PROBLEM DETAILS -> Rewrite the listing from the line containing "What separation distance" through the line containing "3.90 metres", replacing every "face scarf" with "neck gaiter" and changing nothing else.

── EXTRACTED MATERIAL

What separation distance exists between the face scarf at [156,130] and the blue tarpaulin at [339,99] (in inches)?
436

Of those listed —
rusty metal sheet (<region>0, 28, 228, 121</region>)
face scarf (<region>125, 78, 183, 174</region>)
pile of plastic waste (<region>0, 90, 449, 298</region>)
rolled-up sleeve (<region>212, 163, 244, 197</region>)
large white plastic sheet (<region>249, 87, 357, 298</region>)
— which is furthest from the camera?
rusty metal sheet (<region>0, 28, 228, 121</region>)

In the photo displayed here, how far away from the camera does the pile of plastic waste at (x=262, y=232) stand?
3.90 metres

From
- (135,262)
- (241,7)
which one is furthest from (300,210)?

────
── EXTRACTED MATERIAL

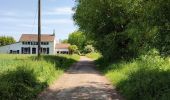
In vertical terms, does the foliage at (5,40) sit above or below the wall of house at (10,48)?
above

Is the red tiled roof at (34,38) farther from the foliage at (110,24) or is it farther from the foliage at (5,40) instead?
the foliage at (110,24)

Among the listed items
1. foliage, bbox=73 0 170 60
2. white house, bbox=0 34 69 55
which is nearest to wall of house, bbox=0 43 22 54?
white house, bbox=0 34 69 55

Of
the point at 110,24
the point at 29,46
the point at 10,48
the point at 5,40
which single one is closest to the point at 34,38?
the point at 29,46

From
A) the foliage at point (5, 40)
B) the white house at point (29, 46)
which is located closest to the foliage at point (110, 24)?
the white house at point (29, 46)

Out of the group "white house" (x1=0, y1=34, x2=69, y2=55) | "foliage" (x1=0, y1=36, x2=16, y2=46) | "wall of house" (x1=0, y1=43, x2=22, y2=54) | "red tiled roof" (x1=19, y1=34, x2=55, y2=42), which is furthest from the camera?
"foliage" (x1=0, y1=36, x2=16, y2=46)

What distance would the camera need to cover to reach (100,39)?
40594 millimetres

────

SOLUTION BELOW ->
What separation distance exists between the neck gaiter at [156,130] and the blue tarpaulin at [339,99] (in inches)?
436

Of those listed —
rusty metal sheet (<region>0, 28, 228, 121</region>)
neck gaiter (<region>125, 78, 183, 174</region>)
pile of plastic waste (<region>0, 90, 449, 298</region>)
rolled-up sleeve (<region>212, 163, 244, 197</region>)
large white plastic sheet (<region>249, 87, 357, 298</region>)
— which is furthest from the camera?
rusty metal sheet (<region>0, 28, 228, 121</region>)

In the photo displayed here, how far away from the camera does the pile of plastic waste at (x=262, y=232) stand?
3.90 metres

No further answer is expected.